START EXCERPTED RECORDS

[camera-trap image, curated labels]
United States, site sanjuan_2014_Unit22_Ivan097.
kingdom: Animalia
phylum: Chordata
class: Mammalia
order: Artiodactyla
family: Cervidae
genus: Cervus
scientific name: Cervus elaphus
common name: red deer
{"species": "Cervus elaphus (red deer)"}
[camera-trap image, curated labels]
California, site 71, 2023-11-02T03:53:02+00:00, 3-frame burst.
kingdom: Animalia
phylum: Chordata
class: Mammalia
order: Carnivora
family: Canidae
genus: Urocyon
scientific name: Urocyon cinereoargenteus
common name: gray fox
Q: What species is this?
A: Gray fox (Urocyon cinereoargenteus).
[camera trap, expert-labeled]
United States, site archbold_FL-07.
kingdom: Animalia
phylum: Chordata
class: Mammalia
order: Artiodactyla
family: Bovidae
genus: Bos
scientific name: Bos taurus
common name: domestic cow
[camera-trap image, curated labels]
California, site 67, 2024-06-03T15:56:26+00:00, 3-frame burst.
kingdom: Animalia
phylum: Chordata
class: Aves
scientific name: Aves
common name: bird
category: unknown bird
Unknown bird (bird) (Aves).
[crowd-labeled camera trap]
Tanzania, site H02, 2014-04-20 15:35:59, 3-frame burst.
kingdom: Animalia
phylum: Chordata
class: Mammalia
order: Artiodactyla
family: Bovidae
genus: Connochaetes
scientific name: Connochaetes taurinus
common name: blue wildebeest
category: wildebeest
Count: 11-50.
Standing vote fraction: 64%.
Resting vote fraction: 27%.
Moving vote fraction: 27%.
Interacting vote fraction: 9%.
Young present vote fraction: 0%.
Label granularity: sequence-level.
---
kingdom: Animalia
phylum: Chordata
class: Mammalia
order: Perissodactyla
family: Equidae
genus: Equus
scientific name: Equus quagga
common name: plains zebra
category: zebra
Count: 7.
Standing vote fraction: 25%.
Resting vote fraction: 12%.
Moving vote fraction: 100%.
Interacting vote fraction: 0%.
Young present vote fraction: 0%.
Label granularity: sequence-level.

END EXCERPTED RECORDS

:: WHAT IS EXPECTED ::
Each record above should be repeated exactly.

:: REPLY ::
[camera-trap image, curated labels]
United States, site sanjuan_2014_Unit22_Ivan097.
kingdom: Animalia
phylum: Chordata
class: Mammalia
order: Artiodactyla
family: Cervidae
genus: Cervus
scientific name: Cervus elaphus
common name: red deer
{"species": "Cervus elaphus (red deer)"}
[camera-trap image, curated labels]
California, site 71, 2023-11-02T03:53:02+00:00, 3-frame burst.
kingdom: Animalia
phylum: Chordata
class: Mammalia
order: Carnivora
family: Canidae
genus: Urocyon
scientific name: Urocyon cinereoargenteus
common name: gray fox
Q: What species is this?
A: Gray fox (Urocyon cinereoargenteus).
[camera trap, expert-labeled]
United States, site archbold_FL-07.
kingdom: Animalia
phylum: Chordata
class: Mammalia
order: Artiodactyla
family: Bovidae
genus: Bos
scientific name: Bos taurus
common name: domestic cow
[camera-trap image, curated labels]
California, site 67, 2024-06-03T15:56:26+00:00, 3-frame burst.
kingdom: Animalia
phylum: Chordata
class: Aves
scientific name: Aves
common name: bird
category: unknown bird
Unknown bird (bird) (Aves).
[crowd-labeled camera trap]
Tanzania, site H02, 2014-04-20 15:35:59, 3-frame burst.
kingdom: Animalia
phylum: Chordata
class: Mammalia
order: Artiodactyla
family: Bovidae
genus: Connochaetes
scientific name: Connochaetes taurinus
common name: blue wildebeest
category: wildebeest
Count: 11-50.
Standing vote fraction: 64%.
Resting vote fraction: 27%.
Moving vote fraction: 27%.
Interacting vote fraction: 9%.
Young present vote fraction: 0%.
Label granularity: sequence-level.
---
kingdom: Animalia
phylum: Chordata
class: Mammalia
order: Perissodactyla
family: Equidae
genus: Equus
scientific name: Equus quagga
common name: plains zebra
category: zebra
Count: 7.
Standing vote fraction: 25%.
Resting vote fraction: 12%.
Moving vote fraction: 100%.
Interacting vote fraction: 0%.
Young present vote fraction: 0%.
Label granularity: sequence-level.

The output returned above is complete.